Key Facts and Data Points

  • PSLV‑C61 (May 2025) – Intended payload: EOS‑09 Earth observation satellite. Failure due to sudden drop in combustion‑chamber pressure in the third stage (PS3).
  • PSLV‑C62 (January 2026) – Intended payloads: EOS‑N1 (Anvesha) for DRDO + 15 commercial satellites. Failure due to roll‑rate disturbance and loss of control during PS3 burn.
  • PSLV specifications
  • Four‑stage launch vehicle (solid‑liquid‑solid‑liquid).
  • First stage: solid HTPB motor with six strap‑on boosters.
  • Second stage: Vikas liquid engine (UDMH/N₂O₄).
  • Third stage: solid HTPB motor – critical for final velocity; cannot be throttled.
  • Fourth stage: liquid MMH/MON engines for precise orbital insertion.
  • Payload capacity: 1,750 kg to 600 km Sun‑Synchronous Polar Orbit (SSPO).
  • Strategic payloads lost: Earth observation satellites essential for border surveillance, disaster management, and defence intelligence.
  • Commercial impact: India's global small‑satellite launch share fell from ~35 % in 2017 to near‑zero by 2024; insurance premiums expected to rise.

Background and Context

  • PSLV’s legacy: First successful launch in Oct 1994; workhorse for LEO and SSPO missions; enabled Chandrayaan‑1 and Mars Orbiter Mission.
  • Recent failures: Both linked to PS3 solid‑motor anomalies, suggesting systemic manufacturing or quality‑control issues.
  • Policy framework: Space activities governed by the Indian Space Research Organisation (ISRO) Act, 2008 and the Space Activities Bill (draft); Union List (Article 246) places space under central jurisdiction.

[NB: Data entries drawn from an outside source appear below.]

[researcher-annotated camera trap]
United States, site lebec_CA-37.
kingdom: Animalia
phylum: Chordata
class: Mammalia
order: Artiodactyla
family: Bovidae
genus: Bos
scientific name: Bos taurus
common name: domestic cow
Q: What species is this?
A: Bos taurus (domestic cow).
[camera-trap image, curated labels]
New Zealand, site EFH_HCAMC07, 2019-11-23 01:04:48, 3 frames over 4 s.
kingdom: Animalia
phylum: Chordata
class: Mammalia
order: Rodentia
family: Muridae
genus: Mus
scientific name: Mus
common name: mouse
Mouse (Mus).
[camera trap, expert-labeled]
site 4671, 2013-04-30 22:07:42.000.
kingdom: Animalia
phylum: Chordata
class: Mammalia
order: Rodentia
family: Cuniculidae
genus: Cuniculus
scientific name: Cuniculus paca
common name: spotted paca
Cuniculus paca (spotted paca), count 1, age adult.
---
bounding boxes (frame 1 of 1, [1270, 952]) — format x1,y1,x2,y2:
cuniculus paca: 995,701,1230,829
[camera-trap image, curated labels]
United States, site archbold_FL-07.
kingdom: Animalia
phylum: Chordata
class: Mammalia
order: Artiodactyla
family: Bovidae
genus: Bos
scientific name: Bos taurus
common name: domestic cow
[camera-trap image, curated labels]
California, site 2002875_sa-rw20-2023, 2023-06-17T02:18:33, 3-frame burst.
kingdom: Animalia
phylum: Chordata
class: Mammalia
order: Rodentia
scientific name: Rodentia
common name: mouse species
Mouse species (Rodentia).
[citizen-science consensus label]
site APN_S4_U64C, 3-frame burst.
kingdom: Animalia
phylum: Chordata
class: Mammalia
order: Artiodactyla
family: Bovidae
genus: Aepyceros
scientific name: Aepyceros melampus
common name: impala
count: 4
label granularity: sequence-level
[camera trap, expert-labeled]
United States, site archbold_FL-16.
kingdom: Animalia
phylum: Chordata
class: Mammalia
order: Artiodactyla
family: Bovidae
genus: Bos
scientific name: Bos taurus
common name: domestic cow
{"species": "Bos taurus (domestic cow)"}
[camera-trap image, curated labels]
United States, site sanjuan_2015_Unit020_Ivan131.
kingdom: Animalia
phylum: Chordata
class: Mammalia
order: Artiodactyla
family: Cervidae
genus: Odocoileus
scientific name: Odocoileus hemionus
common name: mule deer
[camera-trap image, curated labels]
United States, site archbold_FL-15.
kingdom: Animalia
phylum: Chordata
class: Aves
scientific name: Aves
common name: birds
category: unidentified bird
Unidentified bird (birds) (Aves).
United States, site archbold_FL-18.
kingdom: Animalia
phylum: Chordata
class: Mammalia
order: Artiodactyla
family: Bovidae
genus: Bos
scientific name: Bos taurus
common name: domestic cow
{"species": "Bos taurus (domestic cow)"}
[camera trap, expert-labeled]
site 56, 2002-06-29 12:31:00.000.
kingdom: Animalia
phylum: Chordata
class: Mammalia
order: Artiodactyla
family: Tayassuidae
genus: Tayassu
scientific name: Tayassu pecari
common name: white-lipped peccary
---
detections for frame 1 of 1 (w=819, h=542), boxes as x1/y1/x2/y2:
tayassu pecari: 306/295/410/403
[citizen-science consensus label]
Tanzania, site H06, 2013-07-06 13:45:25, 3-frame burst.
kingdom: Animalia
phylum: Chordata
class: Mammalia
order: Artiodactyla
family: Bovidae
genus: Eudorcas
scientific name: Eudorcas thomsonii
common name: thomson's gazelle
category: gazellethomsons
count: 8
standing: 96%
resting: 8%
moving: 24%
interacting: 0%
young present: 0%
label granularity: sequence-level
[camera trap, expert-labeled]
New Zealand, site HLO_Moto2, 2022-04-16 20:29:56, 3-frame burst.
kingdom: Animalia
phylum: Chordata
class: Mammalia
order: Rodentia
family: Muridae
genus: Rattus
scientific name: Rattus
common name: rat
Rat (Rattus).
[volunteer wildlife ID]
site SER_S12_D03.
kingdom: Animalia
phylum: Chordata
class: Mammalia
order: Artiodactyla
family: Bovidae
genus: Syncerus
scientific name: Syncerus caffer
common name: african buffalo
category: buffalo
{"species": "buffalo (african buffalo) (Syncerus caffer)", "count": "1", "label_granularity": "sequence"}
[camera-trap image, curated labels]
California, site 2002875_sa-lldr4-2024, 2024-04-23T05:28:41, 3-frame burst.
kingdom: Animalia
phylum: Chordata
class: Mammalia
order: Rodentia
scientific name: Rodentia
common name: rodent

Significance for India / Governance / Policy

  • National security: Delay in deploying EO satellites creates intelligence “blind spots” affecting border monitoring and disaster response.
  • Commercial credibility: Repeated failures erode confidence of foreign customers, jeopardising revenue for NewSpace India Limited (NSIL) and the broader Indian space industry.
  • Supply‑chain vulnerability: Dependence on imports for space‑grade electronics, carbon‑fibre, semiconductors (import cost ~12× export earnings, 2021‑22) exposes the programme to export‑control risks.
  • Privatisation challenge: Transfer of 50 % PSLV development to HAL‑L&T consortium raises QA consistency concerns across tiers.

Recommended Measures (Policy & Technical)

  • Reliability‑first engineering: Shift from mission‑centric to fleet‑level reliability programmes; incremental validation of block upgrades.
  • Transparent failure analysis: Mandate timely public release of Failure Analysis Committee (FAC) reports, with redacted sensitive details.
  • Infrastructure diversification: Accelerate a second orbital launch site; operationalise alternative pads to reduce weather‑related and geopolitical risks.
  • Indigenisation drive: Prioritise domestic production of space‑grade electronics, TWTs, composites, and semiconductors; use assured government demand to de‑risk private suppliers.
  • Space Command empowerment: Establish a fully empowered Indian Space Command for ISR, SSA, and integration of space data into joint military operations.

Related Constitutional / Legal Provisions

  • Article 246 (Union List) – Gives Parliament exclusive power to legislate on space and related activities.
  • ISRO Act, 2008 – Provides statutory framework for ISRO’s functioning, including provisions for technology transfer and liability.
  • Space Activities Bill (draft) – Proposes a licensing regime, safety standards, and a liability framework aligned with the Outer Space Treaty.

Conclusion

The PSLV failures underscore that India’s space challenge has shifted from capability building to maintaining credibility, resilience, and execution. Addressing technical, supply‑chain, and policy gaps through transparent, systemic reforms is essential to safeguard strategic autonomy and revive India’s position in the global launch market.